** BEGIN Data entries **

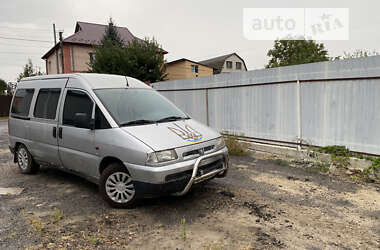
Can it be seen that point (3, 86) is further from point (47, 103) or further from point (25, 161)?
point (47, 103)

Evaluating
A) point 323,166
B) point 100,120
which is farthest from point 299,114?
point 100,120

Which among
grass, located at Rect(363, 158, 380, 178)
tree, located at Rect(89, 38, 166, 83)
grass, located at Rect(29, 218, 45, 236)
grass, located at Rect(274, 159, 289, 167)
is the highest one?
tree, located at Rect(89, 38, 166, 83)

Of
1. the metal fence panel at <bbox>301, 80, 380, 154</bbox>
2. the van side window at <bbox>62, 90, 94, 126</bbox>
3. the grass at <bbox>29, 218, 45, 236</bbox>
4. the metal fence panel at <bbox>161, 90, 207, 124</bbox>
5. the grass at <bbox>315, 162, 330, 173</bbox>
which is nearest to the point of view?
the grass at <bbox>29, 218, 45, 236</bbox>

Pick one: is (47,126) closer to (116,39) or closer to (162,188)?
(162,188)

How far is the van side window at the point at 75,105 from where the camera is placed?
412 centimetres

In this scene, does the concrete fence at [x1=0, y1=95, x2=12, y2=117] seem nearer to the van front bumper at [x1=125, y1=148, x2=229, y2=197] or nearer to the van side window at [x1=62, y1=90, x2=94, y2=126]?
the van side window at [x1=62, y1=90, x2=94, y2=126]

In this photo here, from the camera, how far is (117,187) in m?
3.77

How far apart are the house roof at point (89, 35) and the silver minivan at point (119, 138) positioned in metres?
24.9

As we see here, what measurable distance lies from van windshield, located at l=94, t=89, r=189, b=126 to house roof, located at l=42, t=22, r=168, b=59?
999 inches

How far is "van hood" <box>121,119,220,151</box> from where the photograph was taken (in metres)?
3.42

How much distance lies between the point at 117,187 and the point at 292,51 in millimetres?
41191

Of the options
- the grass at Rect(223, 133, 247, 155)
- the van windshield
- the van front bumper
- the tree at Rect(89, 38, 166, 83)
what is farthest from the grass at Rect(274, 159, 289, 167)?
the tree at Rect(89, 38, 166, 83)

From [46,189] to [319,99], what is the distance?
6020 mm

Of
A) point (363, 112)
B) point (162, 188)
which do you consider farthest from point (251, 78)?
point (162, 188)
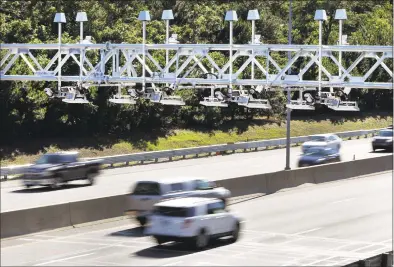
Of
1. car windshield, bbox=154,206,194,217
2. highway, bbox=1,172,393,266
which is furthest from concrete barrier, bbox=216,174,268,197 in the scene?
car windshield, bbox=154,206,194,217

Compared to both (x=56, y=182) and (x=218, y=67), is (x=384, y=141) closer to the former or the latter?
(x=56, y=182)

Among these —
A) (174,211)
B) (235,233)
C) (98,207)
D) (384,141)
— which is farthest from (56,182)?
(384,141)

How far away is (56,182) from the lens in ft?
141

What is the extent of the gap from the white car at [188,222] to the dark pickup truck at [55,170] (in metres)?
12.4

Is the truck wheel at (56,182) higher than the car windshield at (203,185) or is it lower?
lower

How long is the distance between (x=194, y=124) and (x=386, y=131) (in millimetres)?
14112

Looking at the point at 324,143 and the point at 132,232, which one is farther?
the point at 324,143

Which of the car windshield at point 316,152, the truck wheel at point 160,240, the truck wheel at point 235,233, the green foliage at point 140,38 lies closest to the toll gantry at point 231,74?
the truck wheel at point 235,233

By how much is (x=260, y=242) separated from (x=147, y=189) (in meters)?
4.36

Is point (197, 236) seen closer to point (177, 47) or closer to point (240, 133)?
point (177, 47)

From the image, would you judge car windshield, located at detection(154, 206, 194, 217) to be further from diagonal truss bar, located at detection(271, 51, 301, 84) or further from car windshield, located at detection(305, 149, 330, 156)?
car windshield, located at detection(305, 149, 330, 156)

** END Data entries **
** BEGIN Data entries **

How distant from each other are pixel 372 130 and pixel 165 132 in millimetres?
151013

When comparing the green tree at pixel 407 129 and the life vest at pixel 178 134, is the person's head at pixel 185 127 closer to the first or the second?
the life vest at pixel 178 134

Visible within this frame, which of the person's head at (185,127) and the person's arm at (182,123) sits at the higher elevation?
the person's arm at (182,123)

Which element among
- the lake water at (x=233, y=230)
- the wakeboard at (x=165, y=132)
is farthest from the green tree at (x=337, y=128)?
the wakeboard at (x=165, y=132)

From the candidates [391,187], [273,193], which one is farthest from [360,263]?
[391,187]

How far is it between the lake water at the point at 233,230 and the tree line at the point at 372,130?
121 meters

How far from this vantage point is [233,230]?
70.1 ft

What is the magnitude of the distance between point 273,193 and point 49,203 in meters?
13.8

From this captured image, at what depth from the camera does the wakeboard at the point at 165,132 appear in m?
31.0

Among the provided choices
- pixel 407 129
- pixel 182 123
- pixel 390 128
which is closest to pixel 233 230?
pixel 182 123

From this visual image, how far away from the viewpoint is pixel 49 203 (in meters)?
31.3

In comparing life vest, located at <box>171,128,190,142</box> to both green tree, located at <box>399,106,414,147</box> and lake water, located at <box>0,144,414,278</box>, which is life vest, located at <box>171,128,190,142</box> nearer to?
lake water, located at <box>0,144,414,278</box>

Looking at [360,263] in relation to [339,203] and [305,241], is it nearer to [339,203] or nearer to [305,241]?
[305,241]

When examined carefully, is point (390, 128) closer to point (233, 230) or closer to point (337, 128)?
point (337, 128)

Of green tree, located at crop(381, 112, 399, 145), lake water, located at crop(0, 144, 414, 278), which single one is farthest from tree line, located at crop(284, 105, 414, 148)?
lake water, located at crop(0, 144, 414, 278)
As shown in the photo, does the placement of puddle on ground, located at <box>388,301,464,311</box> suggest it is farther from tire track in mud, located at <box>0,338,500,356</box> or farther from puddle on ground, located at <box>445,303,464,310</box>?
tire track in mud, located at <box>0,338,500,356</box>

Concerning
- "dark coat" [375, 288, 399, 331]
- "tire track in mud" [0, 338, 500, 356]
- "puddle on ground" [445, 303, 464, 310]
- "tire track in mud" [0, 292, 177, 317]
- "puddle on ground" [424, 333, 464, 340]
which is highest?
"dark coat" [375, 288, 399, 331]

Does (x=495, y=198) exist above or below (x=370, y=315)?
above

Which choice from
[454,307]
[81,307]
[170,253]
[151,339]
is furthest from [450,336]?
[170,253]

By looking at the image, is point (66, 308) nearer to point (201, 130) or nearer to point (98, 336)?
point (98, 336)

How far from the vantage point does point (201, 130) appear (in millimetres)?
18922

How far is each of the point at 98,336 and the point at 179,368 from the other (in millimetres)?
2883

** END Data entries **
** BEGIN Data entries **

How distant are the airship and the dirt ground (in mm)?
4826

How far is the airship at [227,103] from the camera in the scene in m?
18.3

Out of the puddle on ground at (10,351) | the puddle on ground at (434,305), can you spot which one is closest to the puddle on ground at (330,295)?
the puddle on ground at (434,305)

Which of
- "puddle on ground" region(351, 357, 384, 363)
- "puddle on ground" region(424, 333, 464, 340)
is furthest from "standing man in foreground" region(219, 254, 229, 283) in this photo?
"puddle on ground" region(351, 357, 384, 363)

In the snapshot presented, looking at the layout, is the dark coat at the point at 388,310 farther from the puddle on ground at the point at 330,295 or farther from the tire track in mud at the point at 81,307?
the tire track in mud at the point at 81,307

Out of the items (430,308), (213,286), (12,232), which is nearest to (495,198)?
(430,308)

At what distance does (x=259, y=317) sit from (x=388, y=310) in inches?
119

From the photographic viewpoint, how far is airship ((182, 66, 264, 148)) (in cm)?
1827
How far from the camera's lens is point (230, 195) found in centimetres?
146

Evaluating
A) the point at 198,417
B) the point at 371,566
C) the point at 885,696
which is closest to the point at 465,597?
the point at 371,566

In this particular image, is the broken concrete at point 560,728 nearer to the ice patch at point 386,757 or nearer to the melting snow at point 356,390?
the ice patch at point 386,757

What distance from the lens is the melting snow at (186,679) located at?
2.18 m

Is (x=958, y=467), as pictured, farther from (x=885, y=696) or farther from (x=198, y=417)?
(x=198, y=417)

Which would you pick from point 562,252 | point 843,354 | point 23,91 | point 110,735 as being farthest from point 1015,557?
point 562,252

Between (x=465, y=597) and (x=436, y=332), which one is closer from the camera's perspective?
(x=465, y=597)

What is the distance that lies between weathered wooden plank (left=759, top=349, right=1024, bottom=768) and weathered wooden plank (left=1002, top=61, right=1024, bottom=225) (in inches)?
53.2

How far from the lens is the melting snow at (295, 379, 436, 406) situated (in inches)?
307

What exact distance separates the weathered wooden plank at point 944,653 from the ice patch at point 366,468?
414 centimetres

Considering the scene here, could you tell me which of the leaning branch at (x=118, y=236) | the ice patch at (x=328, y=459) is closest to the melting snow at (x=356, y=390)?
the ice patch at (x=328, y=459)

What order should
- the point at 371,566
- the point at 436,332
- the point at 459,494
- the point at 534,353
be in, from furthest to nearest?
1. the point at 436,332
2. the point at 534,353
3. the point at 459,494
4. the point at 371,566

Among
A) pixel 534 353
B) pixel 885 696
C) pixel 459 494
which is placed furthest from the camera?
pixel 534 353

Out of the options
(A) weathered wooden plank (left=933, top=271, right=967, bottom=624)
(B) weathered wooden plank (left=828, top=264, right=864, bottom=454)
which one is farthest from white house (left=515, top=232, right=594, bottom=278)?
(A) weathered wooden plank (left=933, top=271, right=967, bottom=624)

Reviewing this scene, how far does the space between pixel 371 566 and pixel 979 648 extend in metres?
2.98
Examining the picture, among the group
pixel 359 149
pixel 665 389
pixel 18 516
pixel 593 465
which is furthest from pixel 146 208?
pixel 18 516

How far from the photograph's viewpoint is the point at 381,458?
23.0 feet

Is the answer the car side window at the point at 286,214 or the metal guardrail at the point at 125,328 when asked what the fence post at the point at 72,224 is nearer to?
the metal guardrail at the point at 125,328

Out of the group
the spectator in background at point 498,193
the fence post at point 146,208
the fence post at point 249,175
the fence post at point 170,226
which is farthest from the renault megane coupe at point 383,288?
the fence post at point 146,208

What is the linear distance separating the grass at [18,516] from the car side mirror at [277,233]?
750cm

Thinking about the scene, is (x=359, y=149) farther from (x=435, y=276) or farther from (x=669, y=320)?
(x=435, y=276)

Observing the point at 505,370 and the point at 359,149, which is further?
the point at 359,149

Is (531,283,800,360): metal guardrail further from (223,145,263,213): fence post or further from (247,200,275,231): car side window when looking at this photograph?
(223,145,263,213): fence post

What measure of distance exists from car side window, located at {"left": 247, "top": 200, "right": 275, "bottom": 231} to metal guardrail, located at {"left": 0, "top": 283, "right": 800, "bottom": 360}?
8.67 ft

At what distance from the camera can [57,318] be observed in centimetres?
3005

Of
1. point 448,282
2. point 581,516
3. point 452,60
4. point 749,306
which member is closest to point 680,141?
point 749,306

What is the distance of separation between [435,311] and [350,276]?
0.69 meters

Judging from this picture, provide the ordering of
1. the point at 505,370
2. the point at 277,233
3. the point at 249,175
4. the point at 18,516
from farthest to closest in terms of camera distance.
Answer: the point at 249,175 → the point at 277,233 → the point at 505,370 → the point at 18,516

** END Data entries **

[Direction] Write out, with no changes, the part of the items that opens with the line containing "What is the distance of" and closes with the line containing "Answer: the point", both lines included.

[Written solution]
What is the distance of separation between [435,311] and [350,276]?
0.69 meters

Judging from this picture, provide the ordering of
1. the point at 505,370
2. the point at 277,233
3. the point at 249,175
4. the point at 18,516
from farthest to closest in terms of camera distance.
Answer: the point at 249,175 → the point at 277,233 → the point at 505,370 → the point at 18,516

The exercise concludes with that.